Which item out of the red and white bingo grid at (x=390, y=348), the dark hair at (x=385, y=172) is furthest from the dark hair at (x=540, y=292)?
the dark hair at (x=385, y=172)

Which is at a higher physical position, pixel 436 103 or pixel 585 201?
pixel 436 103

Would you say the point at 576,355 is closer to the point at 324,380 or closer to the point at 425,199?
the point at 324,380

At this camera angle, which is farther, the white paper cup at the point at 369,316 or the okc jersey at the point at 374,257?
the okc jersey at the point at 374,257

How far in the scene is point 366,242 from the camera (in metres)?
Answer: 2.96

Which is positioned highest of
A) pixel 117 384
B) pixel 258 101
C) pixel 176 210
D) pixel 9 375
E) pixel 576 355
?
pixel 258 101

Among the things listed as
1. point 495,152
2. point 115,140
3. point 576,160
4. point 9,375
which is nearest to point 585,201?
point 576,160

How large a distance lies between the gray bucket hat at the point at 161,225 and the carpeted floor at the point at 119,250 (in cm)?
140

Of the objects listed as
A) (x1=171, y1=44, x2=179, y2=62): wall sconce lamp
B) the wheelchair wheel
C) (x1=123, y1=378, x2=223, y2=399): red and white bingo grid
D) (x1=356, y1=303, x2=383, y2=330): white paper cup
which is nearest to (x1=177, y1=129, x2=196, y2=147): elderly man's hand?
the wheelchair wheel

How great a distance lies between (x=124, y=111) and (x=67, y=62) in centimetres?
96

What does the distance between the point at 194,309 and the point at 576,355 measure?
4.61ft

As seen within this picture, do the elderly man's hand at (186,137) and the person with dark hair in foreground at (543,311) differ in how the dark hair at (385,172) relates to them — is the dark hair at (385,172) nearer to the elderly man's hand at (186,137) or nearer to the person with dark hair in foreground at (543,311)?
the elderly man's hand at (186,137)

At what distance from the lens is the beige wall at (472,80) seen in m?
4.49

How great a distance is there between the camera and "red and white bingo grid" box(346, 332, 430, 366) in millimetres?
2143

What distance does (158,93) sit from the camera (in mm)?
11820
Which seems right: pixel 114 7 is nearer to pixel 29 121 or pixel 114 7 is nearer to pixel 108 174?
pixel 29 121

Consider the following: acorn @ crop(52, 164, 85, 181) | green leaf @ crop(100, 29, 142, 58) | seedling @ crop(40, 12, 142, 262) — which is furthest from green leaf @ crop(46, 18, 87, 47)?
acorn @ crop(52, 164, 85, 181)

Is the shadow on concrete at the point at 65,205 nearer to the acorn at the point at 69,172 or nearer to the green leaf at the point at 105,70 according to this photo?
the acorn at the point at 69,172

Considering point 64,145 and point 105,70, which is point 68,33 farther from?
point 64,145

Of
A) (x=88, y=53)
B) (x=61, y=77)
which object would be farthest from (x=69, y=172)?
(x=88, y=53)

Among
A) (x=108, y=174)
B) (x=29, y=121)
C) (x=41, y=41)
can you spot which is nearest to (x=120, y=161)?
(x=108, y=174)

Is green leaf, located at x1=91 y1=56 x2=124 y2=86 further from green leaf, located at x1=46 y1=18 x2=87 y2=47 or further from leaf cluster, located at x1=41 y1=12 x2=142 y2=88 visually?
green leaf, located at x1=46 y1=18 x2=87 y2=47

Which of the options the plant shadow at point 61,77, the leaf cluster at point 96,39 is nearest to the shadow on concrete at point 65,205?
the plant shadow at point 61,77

§ §

Copy out everything above from the line that contains "Is green leaf, located" down to the end of the records, keeping each line word for word.

Task solution -
Is green leaf, located at x1=91 y1=56 x2=124 y2=86 further from green leaf, located at x1=46 y1=18 x2=87 y2=47 or further from leaf cluster, located at x1=41 y1=12 x2=142 y2=88 visually?
green leaf, located at x1=46 y1=18 x2=87 y2=47

Which of the options the plant shadow at point 61,77, the leaf cluster at point 96,39 is nearest to the shadow on concrete at point 65,205?
the plant shadow at point 61,77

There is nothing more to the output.